After a few blocks, I slowed to a walk, but my heart kept racing.
“So stupid,” I muttered to myself. This wasn’t the best end of town, so I kept a wary eye on my surroundings. But I was used to neighborhoods like this one. I grew up in neighborhoods like this one.
Only the best for the Evans clan.
I huffed a breath, watching the guy sleeping on the corner under a makeshift tent. There was generally a live-and-let-live mentality here, but all it took was one. One asshole who decided to make me their late-night snack. One asshole who wouldn’t take ‘no’ for an answer.
This guy continued to sleep and didn’t move. But still I crossed the street rather than pass in front of his makeshift home.
A home I might need to copy if I couldn’t figure out what to do about my own living situation.
When I finally reached my apartment, the notice taped to the door mocked me. I’d taken the first one down, embarrassed for my neighbors to see I was getting evicted. What an asshole move to put up another one.
I ripped this one down too and shoved it in my pocket.
After pulling my keys out, I tried to slide it into the lock, but it wouldn’t fit. Confused, I flipped the key over and tried it again.
Still didn’t fit.
My heart pounded in my chest and a sense of dread swept over me.

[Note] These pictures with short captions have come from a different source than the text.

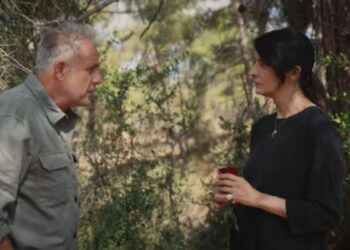 Η Γη της Ελιάς - Ιουλία: «Το μοναδικό παιδί που ήθελα, ήταν το δικό σου»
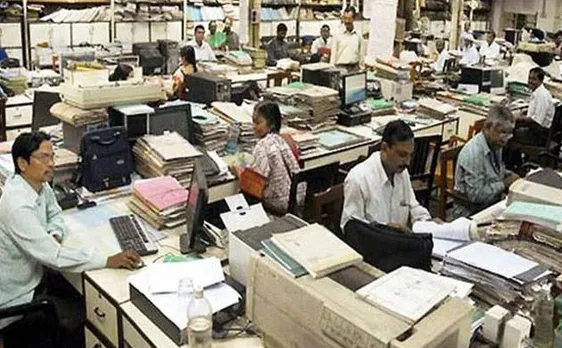Currency Ban Affect: Goa government employees demand salary in cash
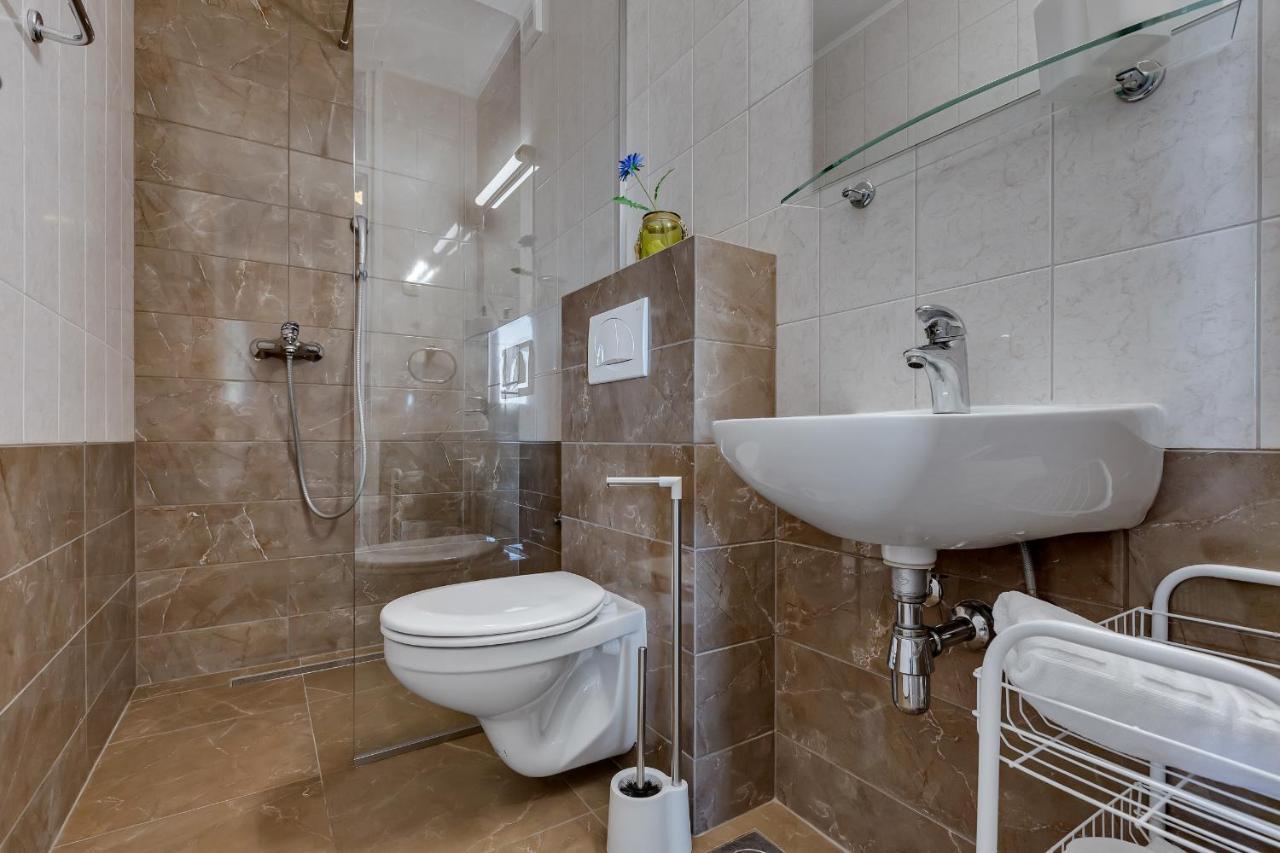 Apartments Vranjes Brela Εξωτερικό φωτογραφία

The notice yesterday said ‘three day notice to quit.’ I still had today and tomorrow. He couldn’t have locked me out yet.
I flipped my key over and tried again.
And again.
Then flipped it over and tried again.
And again.
It didn’t work.
I was locked out.
My breath came in hitches as I fought to stay calm.
It didn’t work.
There was no calm here.
My dad was in prison.
I was locked out of our apartment, and it was 3 AM.
What should I do?
Where could I go?
I didn’t know any of our neighbors. And the few I’d seen in passing, I wouldn’t ever want to go knocking on their door at this time of night—or ever.
I didn’t know any of my coworkers at the sandwich shop well enough to justify calling them to bum a bed or their couch. I’d only been working there for three weeks. Most of them still called me Cindy.
I’d made a few friends at school, but that had fallen away once the news had hit. Suddenly, no one wanted anything to do with the girl who had ties to 1%ers. I knew I should’ve gone to community college. Stupid me and my hubris of getting into a UC school.
Like that mattered now.
I hadn’t been to classes in over a month since my car got repossessed. Apparently dear ole dad had fallen behind on my car payments.